Nel sistema previdenziale italiano molto importanti per la pensione sono i contributi versati da un lavoratore. Infatti per andare in pensione non si può prescindere dal versamento dei contributi e pertanto chi non ha mai versato contributi o ne ha versati in misura insufficiente per le regole vigenti, non potrà mai andare in pensione. Naturalmente esistono scappatoie a questa evidente penalizzazione con cui possono avere a che fare le persone che non hanno avuto la fortuna di trovare un lavoro duraturo.
Ci sono le misure assistenziali da parte dell’Inps, come l’assegno sociale. Oppure la pensione di vecchiaia a 71 anni, quando basteranno 5 anni di contributi versati. Detto ciò, è evidente che più si lavora più è facile andare in pensione. Questa è una regola generale del sistema, ma va sottolineato il fatto che ci sono diverse misure che prevedono diverse carriere, tutte differenti tra loro anche come durata.
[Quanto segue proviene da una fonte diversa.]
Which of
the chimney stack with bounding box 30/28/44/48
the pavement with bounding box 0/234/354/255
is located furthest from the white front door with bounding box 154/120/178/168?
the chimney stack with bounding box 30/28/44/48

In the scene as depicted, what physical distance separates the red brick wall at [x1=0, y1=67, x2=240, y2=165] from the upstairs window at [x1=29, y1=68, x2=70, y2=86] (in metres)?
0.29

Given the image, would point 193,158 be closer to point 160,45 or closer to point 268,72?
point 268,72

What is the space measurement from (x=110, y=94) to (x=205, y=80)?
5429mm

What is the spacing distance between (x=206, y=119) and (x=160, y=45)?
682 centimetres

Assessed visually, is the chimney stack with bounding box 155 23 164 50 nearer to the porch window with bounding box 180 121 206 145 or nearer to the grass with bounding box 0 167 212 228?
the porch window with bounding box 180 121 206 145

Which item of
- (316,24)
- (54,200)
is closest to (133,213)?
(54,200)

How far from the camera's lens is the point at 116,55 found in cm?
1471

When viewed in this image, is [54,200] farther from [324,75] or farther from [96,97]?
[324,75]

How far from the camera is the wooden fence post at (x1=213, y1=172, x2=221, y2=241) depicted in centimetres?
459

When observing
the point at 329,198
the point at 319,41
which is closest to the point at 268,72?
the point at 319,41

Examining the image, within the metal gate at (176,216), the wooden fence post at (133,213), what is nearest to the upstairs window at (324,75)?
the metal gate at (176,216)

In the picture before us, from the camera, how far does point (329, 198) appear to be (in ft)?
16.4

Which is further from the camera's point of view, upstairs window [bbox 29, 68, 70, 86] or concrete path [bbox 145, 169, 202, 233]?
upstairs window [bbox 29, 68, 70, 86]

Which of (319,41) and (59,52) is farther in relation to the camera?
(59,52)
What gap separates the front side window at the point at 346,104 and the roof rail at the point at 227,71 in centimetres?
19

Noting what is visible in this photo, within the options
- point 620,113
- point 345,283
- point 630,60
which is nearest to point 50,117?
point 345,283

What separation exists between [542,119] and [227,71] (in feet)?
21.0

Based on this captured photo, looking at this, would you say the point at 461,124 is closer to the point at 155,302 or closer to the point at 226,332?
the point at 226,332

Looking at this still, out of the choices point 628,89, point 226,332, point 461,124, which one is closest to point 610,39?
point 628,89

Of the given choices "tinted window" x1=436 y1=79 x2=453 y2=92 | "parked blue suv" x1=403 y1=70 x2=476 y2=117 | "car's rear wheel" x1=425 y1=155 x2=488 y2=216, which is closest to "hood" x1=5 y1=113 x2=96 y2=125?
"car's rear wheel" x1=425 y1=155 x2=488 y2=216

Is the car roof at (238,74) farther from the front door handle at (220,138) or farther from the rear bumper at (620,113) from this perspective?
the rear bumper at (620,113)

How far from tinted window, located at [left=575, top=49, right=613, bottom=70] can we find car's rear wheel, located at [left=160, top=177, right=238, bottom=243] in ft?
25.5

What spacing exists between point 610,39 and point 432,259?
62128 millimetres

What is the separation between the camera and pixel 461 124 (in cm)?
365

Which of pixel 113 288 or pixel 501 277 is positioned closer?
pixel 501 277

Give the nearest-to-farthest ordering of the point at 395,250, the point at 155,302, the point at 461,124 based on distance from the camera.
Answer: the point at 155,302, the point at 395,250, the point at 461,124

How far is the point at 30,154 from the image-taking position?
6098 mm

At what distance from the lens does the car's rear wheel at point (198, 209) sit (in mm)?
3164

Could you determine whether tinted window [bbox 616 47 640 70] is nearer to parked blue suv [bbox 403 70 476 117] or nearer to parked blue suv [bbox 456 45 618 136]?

Ad ogni misura previdenziale corrisponde una determinata dote di contribuzione. Tutto parte sempre dalla soglia minima di 20 anni di contributi versati. Infatti se è vero che l’età pensionabile canonica che l’intero sistema previdenziale prevede è a 67 anni, è altrettanto vero che i 20 anni di contributi sono la soglia minima di carriera che un lavoratore dovrebbe avere per poter accedere alla pensione di vecchiaia. La soglia dei 20 anni di contributi torna spesso nel sistema, perché è la stessa necessaria per esempio per accedere alla pensione anticipata contributiva, per quanti hanno iniziato a versare dopo l’ingresso della riforma Dini (1996). Ma 20 anni di contribuzione previdenziale versata possono essere anche troppi per delle deroghe presenti nel sistema anche se ormai praticamente in disuso. Infatti bastano 15 anni di contributi per tutte e tre le deroghe Amato, o per l’opzione Dini. Misure queste che si centrano sempre a 67 anni ma rispettando determinati requisiti previsti dall’Inps.
Nettamente più lunghe le carriere che servono per poter accedere alla pensione anticipata. Infatti gli uomini necessitano di 42 anni 10 mesi di versamenti, mentre le donne si fermano a 41 anni 10 mesi. Questa è la pensione anticipata ordinaria che non prevede limiti d’età. Con 41 anni invece si può completare la carriera utile alla quota 41 per i precoci, misura però limitata come platea dei potenziali beneficiari. Infatti lo strumento è destinato soltanto a particolari tipologie di persone, disagiate come lavoro, salute, famiglia o reddito.
Altre due misure particolari siccome come requisiti che prevedono carriere piuttosto lunghe sono senza dubbio la pensione anticipata contributiva per le donne e l’Anticipo pensionistico a carico dello Stato. La prima è meglio conosciuta come opzione donna, misura che consente il pensionamento alle lavoratrici già a partire dai 58 anni di età per le lavoratrici dipendenti e da 59 anni di età per le lavoratrici autonome. E 35 anni è la dote necessaria anche per chi rientra nello scivolo per i lavoratori usuranti. In questo caso si può lasciare il lavoro già 61 anni 7 mesi di età. Fermo restando che oltre l’età e i contributi, occorre completare la quota 97,6.
I lavori gravosi, ad esclusione degli edili e dei ceramisti, possono accedere all’Ape sociale. In questo caso servono 36 anni di contributi. Per i già citati edili e ceramisti la contribuzione versata deve essere pari ad almeno 32 anni. Invece, per invalidi, disoccupati o con invalidi a carico invece l’Ape sociale prevede la soglia dei 30 anni di contributi. Per l’Ape sociale l’età minima di uscita è a 63 anni.